> **Materials provided**:
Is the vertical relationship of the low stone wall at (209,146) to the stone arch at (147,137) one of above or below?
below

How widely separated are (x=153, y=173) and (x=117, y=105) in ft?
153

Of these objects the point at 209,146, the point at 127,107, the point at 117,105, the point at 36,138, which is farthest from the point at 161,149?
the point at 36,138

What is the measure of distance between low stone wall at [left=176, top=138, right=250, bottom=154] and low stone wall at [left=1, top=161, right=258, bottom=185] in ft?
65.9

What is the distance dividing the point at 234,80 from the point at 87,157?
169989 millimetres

> **What needs to be done**:
Convert the records above into a two-column CSV with the columns record_text and answer. Give one row per record, and put the record's text and its answer each in its own quoted field, with any line breaks replaced by spaces.

> **Solution to the problem**:
record_text,answer
"Is the vertical relationship of the low stone wall at (209,146) to the stone arch at (147,137) one of above or below?","below"
"How widely separated are (x=153, y=173) and (x=117, y=105) in ft?","153"
"Of these objects the point at 209,146, the point at 127,107, the point at 117,105, the point at 36,138, which is farthest from the point at 161,149?","the point at 36,138"
"What is the measure of distance between low stone wall at [left=176, top=138, right=250, bottom=154] and low stone wall at [left=1, top=161, right=258, bottom=185] in ft?","65.9"
"What is the distance dividing the point at 234,80 from the point at 87,157?","169989 millimetres"